1:) My first impression was excitement. Finally, something besides incessant, redundant rambling was on the verge of happening. I hadn't sensed this coming, pretty much because paragraph after paragraph leading up to the abrupt change was basically the same ideas restated with new examples. I didn't count on this writer changing it up, although I was hoping he would. The effect of the dramatic ending to a “rather upbeat essay” was disappointing. Never would I have expected a writer of this caliber to write something so in depth and detail to say so little.

2:) What the writer appreciated about the lake hadn't changed. The changes were very minor, insignificant, and took very little away from what he loved about his experiences there.

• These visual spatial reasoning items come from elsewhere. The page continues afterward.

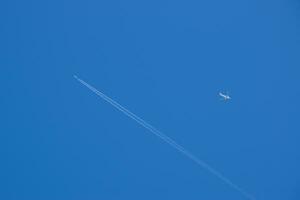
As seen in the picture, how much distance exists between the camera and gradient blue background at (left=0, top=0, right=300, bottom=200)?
3.00 feet

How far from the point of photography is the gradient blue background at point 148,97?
914 millimetres

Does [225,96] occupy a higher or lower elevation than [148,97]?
higher

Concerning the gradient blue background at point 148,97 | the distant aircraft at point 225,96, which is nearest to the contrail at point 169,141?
the gradient blue background at point 148,97

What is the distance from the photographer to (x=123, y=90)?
3.46ft

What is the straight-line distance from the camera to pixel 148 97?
1.11 meters

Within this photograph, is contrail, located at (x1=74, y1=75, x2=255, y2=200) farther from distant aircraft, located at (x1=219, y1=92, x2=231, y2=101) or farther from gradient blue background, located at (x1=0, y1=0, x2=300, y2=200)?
distant aircraft, located at (x1=219, y1=92, x2=231, y2=101)

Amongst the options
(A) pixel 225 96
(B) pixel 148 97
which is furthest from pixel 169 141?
(A) pixel 225 96

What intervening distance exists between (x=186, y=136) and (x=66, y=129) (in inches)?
15.6

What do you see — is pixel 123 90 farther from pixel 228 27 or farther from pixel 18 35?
pixel 228 27

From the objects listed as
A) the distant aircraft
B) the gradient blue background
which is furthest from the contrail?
the distant aircraft

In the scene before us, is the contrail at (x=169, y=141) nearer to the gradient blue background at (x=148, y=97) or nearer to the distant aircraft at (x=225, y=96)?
the gradient blue background at (x=148, y=97)

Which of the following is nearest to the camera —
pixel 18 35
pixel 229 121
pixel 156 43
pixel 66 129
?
pixel 18 35

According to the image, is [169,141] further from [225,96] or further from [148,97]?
[225,96]

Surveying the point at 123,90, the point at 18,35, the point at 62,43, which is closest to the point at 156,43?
the point at 123,90
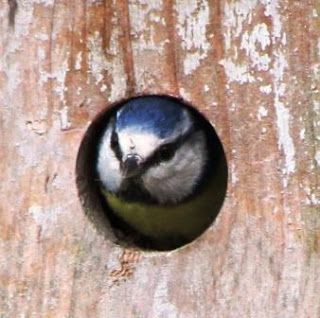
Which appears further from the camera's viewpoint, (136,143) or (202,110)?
(136,143)

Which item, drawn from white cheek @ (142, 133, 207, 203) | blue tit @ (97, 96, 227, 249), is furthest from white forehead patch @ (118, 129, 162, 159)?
white cheek @ (142, 133, 207, 203)

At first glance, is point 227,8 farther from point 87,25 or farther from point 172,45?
point 87,25

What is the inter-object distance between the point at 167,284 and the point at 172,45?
42 centimetres

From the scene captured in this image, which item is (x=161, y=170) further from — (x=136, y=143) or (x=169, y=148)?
(x=136, y=143)

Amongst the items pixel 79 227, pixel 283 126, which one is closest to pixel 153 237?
pixel 79 227

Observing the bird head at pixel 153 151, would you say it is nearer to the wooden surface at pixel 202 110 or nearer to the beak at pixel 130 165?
the beak at pixel 130 165

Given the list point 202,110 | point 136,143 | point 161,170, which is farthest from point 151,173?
point 202,110

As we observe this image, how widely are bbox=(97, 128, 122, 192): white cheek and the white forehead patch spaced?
90mm

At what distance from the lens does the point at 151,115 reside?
7.58 ft

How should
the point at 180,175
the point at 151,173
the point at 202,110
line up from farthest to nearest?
the point at 180,175, the point at 151,173, the point at 202,110

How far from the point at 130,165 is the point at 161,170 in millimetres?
204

3:) I don't think White clearly alludes that his father is either dead or alive. He could very well be alive, but could also be dead; the essay doesn't rule out either. I really don't think his father being alive or dead would change his love for the lake or the comparison of his relationship and experiences with his father, to those of his son. I can't answer the last question because I don't detect a “sudden thought of death.” Writing about a storm or his son getting his groin cold doesn't throw up a death flag to me.


My (short) re-write of this essay, 1/10th of the size, but it says the exact same thing.

Every summer as a child, my family went to a secluded lake in Maine for the entire month of August. I loved the smells, sights, and sounds of the area. The area was so peaceful that it was almost supernatural. I hadn't been back to lake since I had grown up and had a family my own, but I decided to take my 8 year old son to the lake one summer for a week of fishing and camping. As soon as I arrived at the lake, I realized nothing had changed drastically. Even some of the minor details that could easily change had remained the same. The only differences were slight technological and social changes. I still loved this place. I soon saw great similarities between my relationship with my son, and the relationship that I had with my dad when we came to the lake. I remember all of our stories and experiences. One experience I remember was the way people would still swim and joke despite rain. I was experiencing this again as it rained. My son grabbed his swimming trunks from the line where they where hanging in the cold storm's rain. He then pulled the swimwear up to proper wearing height, and I could almost feel the cold sensation that he experienced.

rodney87
01-22-2006, 10:36 PM
In my experience, teachers hate smartasses, but good luck man!

Savington
01-23-2006, 12:05 AM
My math teacher has a girl's homework on his wall:

"Using special triangles, the law of Sines, and the Pythagorean Theorem, you can calculate that the ladder is 63 feet long, and therefore it will reach up to the window to save the girl. Of course, by the time you actually calculated this, she would have burned to death."